Member of Tripura Legislative Assembly
- In office 2008–2018
- Preceded by: Gunapada Jamatia
- Succeeded by: Ram Pada Jamatia
- Constituency: Bagma

Minister of Forest, Rural Development and Election
- In office 2014–2018

Personal details
- Born: 16 November 1959 (age 66) Udaipur, Tripura, India
- Party: Communist Party of India (Marxist)
- Spouse: Sabita Debbarma

= Naresh Jamatia =

Indian politician

Naresh Chandra Jamatia (born 16 November 1959) is an Indian politician from Tripura.

== Career ==
He previously served in the Fourth Manik Sarkar ministry as Minister of Forest, Rural Development and Election.

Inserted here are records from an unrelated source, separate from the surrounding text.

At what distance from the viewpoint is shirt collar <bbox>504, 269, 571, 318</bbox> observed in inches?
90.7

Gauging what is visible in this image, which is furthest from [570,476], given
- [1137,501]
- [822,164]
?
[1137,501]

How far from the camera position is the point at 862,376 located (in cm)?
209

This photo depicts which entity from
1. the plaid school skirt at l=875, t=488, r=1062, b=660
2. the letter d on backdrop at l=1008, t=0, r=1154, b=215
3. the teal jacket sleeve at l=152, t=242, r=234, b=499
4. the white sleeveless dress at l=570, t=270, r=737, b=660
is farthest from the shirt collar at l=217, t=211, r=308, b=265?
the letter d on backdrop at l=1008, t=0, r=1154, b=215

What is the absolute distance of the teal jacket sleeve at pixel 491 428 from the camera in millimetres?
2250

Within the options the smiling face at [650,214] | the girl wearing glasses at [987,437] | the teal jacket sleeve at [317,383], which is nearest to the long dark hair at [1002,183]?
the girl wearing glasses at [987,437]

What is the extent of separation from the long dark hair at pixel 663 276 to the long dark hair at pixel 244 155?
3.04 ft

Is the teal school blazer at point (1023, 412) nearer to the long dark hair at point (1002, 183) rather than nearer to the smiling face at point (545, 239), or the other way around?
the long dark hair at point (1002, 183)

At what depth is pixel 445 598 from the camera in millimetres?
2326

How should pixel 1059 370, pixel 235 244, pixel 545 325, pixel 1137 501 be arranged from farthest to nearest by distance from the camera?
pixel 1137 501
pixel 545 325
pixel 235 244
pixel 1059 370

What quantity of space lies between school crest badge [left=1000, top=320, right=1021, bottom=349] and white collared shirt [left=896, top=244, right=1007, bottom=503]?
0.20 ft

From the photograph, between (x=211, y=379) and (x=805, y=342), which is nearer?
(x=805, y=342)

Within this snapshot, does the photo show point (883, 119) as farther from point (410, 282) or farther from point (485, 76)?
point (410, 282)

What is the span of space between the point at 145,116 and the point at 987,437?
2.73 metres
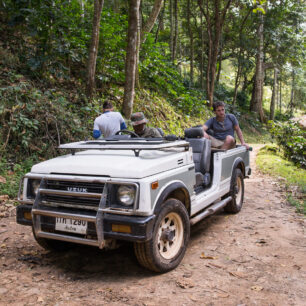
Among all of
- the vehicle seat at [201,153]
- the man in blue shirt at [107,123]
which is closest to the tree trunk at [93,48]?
the man in blue shirt at [107,123]

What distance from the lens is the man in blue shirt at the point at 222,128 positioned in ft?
21.1

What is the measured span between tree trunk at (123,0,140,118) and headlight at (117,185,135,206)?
6.50m

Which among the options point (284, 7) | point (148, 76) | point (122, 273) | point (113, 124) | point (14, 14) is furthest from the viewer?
point (284, 7)

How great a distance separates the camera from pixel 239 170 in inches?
238

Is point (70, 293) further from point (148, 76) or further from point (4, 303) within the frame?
point (148, 76)

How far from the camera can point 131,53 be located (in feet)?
29.3

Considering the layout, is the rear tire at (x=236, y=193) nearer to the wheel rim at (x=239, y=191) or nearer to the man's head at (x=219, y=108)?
the wheel rim at (x=239, y=191)

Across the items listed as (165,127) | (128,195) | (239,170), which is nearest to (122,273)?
(128,195)

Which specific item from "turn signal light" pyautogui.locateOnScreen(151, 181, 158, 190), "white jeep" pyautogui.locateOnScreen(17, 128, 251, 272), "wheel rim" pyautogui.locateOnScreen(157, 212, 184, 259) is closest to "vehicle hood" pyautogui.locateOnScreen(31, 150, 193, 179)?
"white jeep" pyautogui.locateOnScreen(17, 128, 251, 272)

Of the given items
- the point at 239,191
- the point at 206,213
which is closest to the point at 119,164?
the point at 206,213

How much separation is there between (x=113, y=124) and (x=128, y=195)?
3.91 meters

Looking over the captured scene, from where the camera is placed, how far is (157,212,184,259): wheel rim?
3500 millimetres

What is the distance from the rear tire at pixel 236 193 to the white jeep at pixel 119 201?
1842 millimetres

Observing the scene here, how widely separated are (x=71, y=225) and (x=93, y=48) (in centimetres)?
699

He is a former Member of the Legislative Assembly (MLA) from the Bagma constituency in the Gomati district, Tripura. He is a member of the Communist Party of India (Marxist) and is currently serving as President of Ganamukti Parishad.

== Early life and political career ==

Jamatia was born on 16 November 1959 to Gobinda Roy Jamatia and Bipra Rani Jamatia. In the 2018 Tripura Legislative Assembly election he was defeated by the BJP candidate Ram Pada Jamatia.